> _Selected text_
_____
Microbial genomic DNA isolation
After an incubation period, 300 µL of the treated rumen fluid-buffer mixture was obtained from the three runs of an in vitro gas production test for extraction of genomic DNA (n = 9). Extraction of the total microbial DNA was carried out using the QIAamp DNA Stool Mini kit (Qiagen Gmbh, Hilden, Germany) according to the manufacturer’s protocols with a minor modification, where samples to be vortexed were added with 0.4 g of 0.1 mm glass beads to break the cell walls of rumen fungi to yield maximum DNA. Genomic DNA was electrophoresed on agarose gel to determine the quality. The concentration of DNA was determined by using a NanoDrop® ND-1000 UV-Vis Spectrophotometer (NanoDrop Technologies, Wilmington, DE, USA). The DNA was kept at −20 °C for subsequent use.
Absolute quantification of rumen fungi using real-time PCR
A pair primer set was used for quantifying the total rumen fungal population and the PCR amplification conditions were the same as those described by Denman and McSweeney (Citation2006). The rumen fungal-specific primers used for real-time PCR assay were designed from multiple alignment of ITS-1 and 18S rRNA gene sequences, which are representatives of distantly related fungal species. The primer sequences were: forward primer 5′-GAGGAAGTAAAAGTCGTAACAAGGTTTC-3′ and the reverse primer 5′-CAAATTCACAAAGGGTAGGATGATT-3′, with an amplicon of the desired size of 120 bp.
An absolute quantification of the anaerobic rumen fungi was achieved based on the standard curve method. The standard curve was prepared by plotting the logarithm of Piromyces sp. PGL25 DNA (0–100 ng/mL) against the observed cycle threshold (Ct) values. This Piromyces sp. PGL25 was previously isolated from the rumen fluid of goat and was identified based on ITS-1 and 18S ribosomal gene sequences (Kok et al. Citation2013). The overall amplification efficiency (Es) was determined from the slope of standard-curves using the following equation: Es = 10^(−1∕slope) – 1 (Klein Citation2002). The fungal biomass was estimated from quantitative real-time PCR results using a conversion factor of 1 mg of total rumen fungal biomass per 13 μg fungal DNA (Denman and McSweeney Citation2006).
The real-time PCR assay was carried out by using a Bio-Rad CFX96 Real-Time System, C1000 Thermal Cycler (Bio-Rad Laboratories Inc., Hercules, CA, USA). The assay was performed in 20 µL reaction mixture consisting of a 10 µL SensiFASTTM SYBR® No-ROX One-Step Kit Master mix (Bioline, London, UK), 3 µL of DNA template, 1 µL of each forward and reverse primers (10 µM) and 5 µL of Milli-Q water. Thermal cycling conditions were the same as described by Kok et al. (Citation2013). The real time-PCR outputs were analysed by using real-time CFX Manager Software version 3.0 (Bio-Rad) to quantify the fungal population by comparing the Ct of the DNA template with that of the standard. The results (n = 9 per treatment) obtained were directly used for statistical analysis.
_____
> _Collected data_

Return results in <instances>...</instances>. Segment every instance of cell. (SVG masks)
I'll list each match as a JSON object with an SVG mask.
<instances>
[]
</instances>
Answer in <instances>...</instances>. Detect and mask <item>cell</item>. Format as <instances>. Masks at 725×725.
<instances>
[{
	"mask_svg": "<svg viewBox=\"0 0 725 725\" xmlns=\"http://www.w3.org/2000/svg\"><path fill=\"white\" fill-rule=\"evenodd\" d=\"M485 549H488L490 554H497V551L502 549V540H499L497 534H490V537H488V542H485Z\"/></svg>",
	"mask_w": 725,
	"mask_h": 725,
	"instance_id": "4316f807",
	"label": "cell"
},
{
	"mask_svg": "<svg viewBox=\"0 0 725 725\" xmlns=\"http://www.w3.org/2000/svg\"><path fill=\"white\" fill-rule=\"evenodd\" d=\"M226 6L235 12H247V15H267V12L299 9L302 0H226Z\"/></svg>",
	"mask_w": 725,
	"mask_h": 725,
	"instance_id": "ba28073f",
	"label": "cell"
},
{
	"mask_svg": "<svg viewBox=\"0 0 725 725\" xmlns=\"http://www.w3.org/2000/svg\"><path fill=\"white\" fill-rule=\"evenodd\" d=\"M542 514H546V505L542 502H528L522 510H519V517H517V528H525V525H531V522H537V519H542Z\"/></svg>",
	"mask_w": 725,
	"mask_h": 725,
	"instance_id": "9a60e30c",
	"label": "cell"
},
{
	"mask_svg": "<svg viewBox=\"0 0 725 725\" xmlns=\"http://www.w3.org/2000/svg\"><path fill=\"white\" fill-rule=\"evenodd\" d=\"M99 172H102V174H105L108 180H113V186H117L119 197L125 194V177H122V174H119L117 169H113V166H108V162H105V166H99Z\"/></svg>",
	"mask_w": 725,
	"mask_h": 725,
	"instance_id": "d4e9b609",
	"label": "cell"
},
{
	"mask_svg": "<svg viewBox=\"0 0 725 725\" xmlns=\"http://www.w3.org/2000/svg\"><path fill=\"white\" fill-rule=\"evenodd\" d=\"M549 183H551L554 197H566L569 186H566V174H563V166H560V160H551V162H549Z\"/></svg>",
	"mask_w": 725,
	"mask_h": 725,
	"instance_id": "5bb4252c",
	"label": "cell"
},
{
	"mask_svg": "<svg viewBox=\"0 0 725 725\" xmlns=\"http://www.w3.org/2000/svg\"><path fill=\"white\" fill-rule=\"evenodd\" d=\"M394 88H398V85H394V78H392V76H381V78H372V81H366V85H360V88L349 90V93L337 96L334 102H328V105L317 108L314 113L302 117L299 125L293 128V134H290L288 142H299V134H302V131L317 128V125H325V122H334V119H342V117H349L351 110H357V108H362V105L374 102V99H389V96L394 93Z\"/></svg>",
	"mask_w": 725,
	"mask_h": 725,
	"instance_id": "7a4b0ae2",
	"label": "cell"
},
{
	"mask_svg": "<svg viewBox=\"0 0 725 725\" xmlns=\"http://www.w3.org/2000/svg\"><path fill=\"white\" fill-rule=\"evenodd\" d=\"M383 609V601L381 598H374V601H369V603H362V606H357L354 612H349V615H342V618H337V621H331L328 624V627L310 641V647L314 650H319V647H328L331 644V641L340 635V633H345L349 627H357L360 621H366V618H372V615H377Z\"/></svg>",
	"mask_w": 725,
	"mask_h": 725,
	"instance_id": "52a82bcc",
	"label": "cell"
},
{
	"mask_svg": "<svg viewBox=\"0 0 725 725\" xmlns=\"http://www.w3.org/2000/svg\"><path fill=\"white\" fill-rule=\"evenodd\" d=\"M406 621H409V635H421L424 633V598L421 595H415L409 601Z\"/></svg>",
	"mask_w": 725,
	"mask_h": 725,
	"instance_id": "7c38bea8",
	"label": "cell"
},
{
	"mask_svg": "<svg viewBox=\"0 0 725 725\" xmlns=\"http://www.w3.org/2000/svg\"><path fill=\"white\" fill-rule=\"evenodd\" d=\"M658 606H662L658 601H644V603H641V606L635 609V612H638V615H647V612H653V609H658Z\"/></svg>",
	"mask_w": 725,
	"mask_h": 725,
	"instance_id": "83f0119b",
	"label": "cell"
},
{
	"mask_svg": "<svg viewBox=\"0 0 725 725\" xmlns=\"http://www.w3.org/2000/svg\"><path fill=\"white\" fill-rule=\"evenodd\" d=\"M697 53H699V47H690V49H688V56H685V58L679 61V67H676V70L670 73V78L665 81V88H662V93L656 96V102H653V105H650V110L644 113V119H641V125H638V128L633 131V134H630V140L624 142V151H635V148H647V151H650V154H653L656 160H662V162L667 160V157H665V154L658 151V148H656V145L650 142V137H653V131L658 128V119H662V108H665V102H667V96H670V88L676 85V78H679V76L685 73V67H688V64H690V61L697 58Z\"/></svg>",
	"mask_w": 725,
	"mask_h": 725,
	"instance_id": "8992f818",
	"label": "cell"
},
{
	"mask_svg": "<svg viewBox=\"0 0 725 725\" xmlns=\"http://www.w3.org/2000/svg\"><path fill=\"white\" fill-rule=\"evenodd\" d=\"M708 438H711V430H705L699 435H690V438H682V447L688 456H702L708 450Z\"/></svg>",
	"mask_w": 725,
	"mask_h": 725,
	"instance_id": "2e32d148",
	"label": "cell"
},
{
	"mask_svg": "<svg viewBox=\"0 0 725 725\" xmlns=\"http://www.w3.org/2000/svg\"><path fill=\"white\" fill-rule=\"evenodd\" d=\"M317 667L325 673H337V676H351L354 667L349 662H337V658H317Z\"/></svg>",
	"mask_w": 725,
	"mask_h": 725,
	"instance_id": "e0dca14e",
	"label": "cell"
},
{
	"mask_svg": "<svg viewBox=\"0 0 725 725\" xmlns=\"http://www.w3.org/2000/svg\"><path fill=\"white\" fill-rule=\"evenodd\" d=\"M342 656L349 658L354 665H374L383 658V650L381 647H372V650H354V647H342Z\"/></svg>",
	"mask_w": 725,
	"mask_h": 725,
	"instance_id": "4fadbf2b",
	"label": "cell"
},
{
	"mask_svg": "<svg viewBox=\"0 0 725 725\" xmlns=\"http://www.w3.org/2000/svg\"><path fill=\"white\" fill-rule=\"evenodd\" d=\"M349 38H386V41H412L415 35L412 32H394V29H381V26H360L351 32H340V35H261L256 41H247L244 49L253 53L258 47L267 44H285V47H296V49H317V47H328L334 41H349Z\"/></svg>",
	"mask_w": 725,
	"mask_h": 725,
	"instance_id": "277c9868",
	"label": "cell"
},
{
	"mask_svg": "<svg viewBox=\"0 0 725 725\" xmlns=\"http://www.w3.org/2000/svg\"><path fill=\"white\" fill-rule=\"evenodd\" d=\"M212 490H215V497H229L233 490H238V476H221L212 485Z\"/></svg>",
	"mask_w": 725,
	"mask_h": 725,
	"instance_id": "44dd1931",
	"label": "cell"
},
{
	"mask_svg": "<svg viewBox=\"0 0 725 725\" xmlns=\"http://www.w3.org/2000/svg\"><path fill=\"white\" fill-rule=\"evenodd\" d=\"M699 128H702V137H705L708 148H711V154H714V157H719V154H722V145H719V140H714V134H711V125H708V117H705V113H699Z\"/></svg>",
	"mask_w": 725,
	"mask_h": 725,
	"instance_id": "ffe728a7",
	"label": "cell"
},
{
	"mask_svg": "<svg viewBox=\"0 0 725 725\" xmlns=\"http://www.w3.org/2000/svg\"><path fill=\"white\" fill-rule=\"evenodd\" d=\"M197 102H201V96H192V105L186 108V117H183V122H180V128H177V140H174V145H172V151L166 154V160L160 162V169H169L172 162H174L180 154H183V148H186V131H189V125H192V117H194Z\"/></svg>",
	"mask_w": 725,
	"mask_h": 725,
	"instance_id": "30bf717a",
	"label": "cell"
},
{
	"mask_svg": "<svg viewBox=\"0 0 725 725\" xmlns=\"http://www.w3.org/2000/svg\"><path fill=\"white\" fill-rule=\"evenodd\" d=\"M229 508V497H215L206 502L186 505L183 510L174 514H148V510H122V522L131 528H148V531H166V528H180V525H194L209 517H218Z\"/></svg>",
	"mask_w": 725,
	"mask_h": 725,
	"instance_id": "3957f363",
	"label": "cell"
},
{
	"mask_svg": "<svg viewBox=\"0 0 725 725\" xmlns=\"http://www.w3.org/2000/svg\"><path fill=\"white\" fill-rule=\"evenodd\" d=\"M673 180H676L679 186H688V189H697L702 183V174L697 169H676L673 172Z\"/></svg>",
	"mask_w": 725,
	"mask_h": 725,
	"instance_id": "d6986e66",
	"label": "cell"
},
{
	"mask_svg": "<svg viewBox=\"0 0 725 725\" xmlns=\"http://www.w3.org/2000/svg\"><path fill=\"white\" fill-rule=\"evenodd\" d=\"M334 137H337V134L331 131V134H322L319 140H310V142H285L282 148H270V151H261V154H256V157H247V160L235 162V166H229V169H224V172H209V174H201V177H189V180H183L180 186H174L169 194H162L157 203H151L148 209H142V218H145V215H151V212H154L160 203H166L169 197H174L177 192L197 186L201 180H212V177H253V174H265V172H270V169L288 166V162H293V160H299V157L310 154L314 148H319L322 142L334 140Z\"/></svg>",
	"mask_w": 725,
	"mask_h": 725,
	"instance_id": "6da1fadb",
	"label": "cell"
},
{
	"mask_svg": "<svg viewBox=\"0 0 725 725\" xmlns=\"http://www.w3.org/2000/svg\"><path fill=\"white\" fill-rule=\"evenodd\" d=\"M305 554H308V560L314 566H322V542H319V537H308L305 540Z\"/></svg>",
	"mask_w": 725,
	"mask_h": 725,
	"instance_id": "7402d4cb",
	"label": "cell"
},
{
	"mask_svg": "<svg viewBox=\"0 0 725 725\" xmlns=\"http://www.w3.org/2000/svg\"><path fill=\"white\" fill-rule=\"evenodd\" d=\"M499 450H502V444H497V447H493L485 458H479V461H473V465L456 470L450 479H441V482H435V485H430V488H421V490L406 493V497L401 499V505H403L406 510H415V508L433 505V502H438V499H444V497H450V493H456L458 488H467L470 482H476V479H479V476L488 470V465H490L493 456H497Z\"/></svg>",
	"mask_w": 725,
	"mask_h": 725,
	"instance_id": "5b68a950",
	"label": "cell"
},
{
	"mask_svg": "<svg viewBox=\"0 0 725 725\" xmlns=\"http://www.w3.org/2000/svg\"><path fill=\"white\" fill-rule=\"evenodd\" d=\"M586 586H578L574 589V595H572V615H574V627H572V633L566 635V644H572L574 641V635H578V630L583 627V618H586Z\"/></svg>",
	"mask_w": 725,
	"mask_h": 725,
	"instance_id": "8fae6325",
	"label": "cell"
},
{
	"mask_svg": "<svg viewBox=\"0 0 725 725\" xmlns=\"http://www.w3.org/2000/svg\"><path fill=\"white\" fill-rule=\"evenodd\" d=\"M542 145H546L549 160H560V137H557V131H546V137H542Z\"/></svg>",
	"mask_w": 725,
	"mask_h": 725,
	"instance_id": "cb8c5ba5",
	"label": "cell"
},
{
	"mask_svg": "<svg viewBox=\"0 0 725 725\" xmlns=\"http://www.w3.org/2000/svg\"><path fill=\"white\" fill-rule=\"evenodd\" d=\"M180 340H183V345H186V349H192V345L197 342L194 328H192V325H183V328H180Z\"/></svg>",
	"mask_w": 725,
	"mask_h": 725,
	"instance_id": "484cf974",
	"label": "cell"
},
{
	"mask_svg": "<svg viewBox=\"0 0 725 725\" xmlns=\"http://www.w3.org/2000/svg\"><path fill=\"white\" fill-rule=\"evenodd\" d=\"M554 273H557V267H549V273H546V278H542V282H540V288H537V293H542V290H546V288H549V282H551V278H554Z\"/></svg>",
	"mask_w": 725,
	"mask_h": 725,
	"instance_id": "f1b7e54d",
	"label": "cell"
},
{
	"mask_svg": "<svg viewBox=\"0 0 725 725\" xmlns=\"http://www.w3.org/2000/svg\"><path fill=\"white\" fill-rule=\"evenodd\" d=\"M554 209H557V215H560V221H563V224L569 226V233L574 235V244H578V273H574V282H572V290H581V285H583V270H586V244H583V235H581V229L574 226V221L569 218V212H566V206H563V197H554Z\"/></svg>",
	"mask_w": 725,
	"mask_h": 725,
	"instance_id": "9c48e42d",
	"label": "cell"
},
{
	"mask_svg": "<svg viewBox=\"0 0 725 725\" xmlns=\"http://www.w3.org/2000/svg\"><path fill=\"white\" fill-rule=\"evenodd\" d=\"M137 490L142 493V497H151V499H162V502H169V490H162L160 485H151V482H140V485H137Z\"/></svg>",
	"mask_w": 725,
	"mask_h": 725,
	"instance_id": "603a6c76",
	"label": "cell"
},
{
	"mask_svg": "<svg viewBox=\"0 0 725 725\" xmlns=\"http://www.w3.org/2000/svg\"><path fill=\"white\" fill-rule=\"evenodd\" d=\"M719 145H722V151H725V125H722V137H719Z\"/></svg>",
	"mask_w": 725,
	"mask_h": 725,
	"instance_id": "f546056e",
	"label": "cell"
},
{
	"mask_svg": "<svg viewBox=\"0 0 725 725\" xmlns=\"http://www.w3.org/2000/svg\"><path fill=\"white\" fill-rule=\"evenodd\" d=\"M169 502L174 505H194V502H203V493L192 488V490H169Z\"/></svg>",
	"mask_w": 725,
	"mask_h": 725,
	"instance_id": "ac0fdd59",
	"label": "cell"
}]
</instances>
_____
> _Aim of the task_
Carry on the methods text on quantifying rumen fungi from its last sentence.

> _Answer for the task_
Amplification of the ITS-1 region and high-throughput sequencing
Amplification of the ITS-1 gene regions was carried out by using the modified rumen fungi MN100 forward primer (5′-TCCTACCCTTTGTGAATTTG-3′) attached to the universal forward Illumina adapter, and MNGM2 reverse primer (5′-CTGCGTTCTTCATCGTTGCG-3′) (Edwards et al. Citation2008; Nicholson et al. Citation2010), attached to one of the 6-base barcode sequences (Multiplex Unique Identifiers) and to the universal reverse Illumina adapter. The source barcode of our pipeline is available for download at https://support.illumina.com/downloads/illumina-customer-sequence-letter.html. These custom oligos Illumina primers were synthesised by 1st BASE Laboratories PTE LTD, Singapore (Table S1). The thermal PCR cycling conditions used were the same as described by Kittelmann et al. (Citation2013).
The PCR amplification cycle was performed as follows: initial denaturation at 95 °C for 3 min for activation of hotstart DNA polymerase; 30 cycles of denaturation (95 °C, 20 s), annealing (50 °C, 20 s) and extension (65 °C for 1 min); and a final 7 min extension at 72 °C. All PCR amplifications were performed for all fungal DNA samples (n = 9 per treatment). The PCR amplifications were performed in a 25 μL reaction mixture containing 0.75 µL of each Illumina primers (0.75 µM), 12.5 µL of 2× Kapa HiFi HotStart ReadyMix (contains 2.5 mmol/L Mg2+ at 1×), 3 µL of DNA template and 8 µL of Milli-Q water by using the SureCycler 8800 Thermal Cycler (Agilent Technologies Inc., Santa Clara, CA, USA).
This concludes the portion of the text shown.